Wal-Mart, putting Kites, Dog Eaters and Towel Heads out of business since 1989.

So, Andrew Young, who took the job as spin doctor for Wall Mart and is the chairman of Working Families for Wal-Mart is apologizing for saying

“You see those are the people who have been overcharging us, and they sold out
and moved to Florida. I think they’ve ripped off our communities enough. First
it was Jews, then it was Koreans and now it’s Arabs”.

Well, you knew this guy had no soul when he took the job as Wall mart image spinner. Now it is out in the open. This is what I don’t get:

"It’s against everything I ever thought in my life,"

Stop doing that. Just stop. Take pride in your bigotry. Embrace it. How do you say something like that? I know I just said it, but that is not what I think. Yeah. Why don’t you and George Allen go see the new Mel Gibson movie together? At least Andrew Young was decent enough to resign. Mr. Allen???

"It never should have been said. I was speaking in the context of Atlanta, and
that does not work in New York or Los Angeles.
"

Now, I don’t think this is how he meant it, but you can read the above as, “It is OK to be a racist SOB in Atlanta, but the damn PC, latte drinking, Jew-y blue states won’t stand for it. Why do they hate America so?”

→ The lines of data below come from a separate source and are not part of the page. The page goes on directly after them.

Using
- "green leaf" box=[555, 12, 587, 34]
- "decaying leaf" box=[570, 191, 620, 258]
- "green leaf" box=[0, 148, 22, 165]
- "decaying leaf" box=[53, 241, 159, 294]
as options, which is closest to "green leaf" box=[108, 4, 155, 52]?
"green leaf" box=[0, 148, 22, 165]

Wednesday, August 16, 2006

Yes Virginia, I am a Racist Douche.

George Allen, douchebag, is running for office in Virginia. This class act decides that he would score some points with the audience by picking on a 20 yr. old videotaping his event. But not only is he a bully, but a racist one too. What saddens me is that I am sure this worked. He showed the good people of Virginia that he is a real (read white) Virginian. In a fair and just world, he would be done - exposed as a racist and a douche. In America, 2006, he just rallied the base. We deserve the shitty government we have. Well, at least Virginia does. The sad part is that George Allen may end up influencing something important that could affect me. That sucks. My life is now under the influence of the racist, illiterate, hillbilly, uncle-fuckers that live in Virginia. That sucks bigtime.

This is why Allen needs to lose. He needs to lose to restore my faith in America. His losing would tell me that we have not abandoned our ideals. If he wins, my soul dies a little bit more.

Tuesday, August 15, 2006

Baby, If You Ever Wondered

Wondered, whatever became of me . . .

Today, while walking to work, I see on the back of a bus, an ad for a radio station, KPIG. This reminded me of one of two WKRP episodes I remember. There was the turkeys and then this one (#21).

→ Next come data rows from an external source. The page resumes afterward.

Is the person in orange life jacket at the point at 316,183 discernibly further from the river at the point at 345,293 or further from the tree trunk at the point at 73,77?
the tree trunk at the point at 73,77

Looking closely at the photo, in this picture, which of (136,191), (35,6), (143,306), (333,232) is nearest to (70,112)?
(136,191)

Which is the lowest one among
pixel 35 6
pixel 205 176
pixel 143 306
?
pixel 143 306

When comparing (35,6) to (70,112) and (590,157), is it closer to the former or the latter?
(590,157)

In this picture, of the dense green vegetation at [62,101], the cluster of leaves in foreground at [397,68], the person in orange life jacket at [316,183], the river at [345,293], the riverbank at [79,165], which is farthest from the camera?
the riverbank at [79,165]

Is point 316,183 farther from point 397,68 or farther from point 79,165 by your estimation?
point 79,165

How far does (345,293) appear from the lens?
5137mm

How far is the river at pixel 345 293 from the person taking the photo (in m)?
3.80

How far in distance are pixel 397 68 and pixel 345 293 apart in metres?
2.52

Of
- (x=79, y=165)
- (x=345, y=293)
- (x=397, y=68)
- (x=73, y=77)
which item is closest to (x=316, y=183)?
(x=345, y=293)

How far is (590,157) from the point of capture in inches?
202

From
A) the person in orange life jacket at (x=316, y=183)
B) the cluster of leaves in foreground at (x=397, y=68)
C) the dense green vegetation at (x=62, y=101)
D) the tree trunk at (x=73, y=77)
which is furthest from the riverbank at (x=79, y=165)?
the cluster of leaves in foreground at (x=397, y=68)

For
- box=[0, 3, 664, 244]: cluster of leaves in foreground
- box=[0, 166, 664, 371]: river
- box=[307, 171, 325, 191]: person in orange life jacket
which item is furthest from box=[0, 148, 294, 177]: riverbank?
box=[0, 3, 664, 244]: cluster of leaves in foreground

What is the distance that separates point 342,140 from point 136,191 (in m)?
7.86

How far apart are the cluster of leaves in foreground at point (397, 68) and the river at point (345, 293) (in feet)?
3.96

So, Dr. Johnny Fever and Venus Flytrap are on the air, doing a thing on drunk driving. There is a cop there, getting them drunk and then testing their reaction times. After 10-12 drinks, Venus is falling all over the place, but Johnny is not drunk at all. Johnny then goes to the can, where he sees the WPIG mascot (man in pig suit), repainting their wall. He comes back to the studio, admits that he is drunk, and then does even better on the reaction times test.

File this under things you could never do today.

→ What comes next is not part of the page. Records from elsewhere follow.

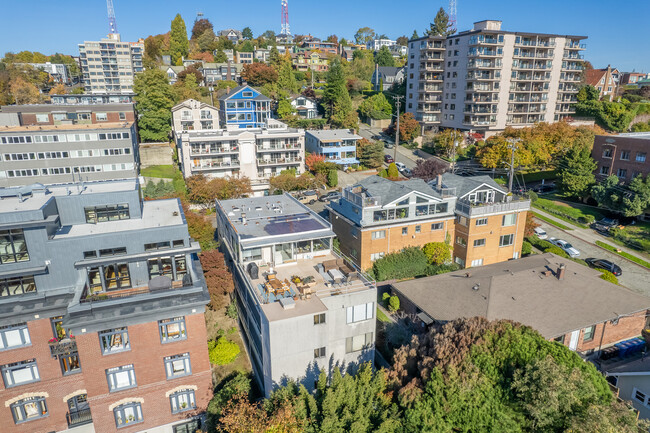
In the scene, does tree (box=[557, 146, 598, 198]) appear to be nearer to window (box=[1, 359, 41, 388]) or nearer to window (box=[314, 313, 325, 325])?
window (box=[314, 313, 325, 325])

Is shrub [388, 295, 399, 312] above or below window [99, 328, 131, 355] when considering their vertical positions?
below

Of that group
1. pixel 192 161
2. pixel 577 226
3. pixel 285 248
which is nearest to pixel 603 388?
pixel 285 248

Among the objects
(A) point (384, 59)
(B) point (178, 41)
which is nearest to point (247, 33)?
(B) point (178, 41)

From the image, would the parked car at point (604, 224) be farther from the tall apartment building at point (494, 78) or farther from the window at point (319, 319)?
the window at point (319, 319)

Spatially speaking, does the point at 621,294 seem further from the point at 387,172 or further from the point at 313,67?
the point at 313,67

In other news, we welcome CMM to the family. She will be known as the Oboe of Justice. This makes 4 of us in our merry band: Tuba on Fire, Smoldering French Horn, Bassoon of Hope and the Oboe of Justice.

OK, somehow the above reminded me of the worst experience I have ever had in a car. This includes 2 auto accidents, numerous tickets and driving accross Nevada with no AC. I am in the casual carpool in the back seat. NPR is on. They are talking about some fund raising dinner for Tom Delay. Then, they are all singing "If I had a Hammer." For whatever reason, NPR does not cut away or fade out for like 5 minutes. I had to listen to a room full of republicans - including one woman at the mike, sing folks songs. The horror, the horror.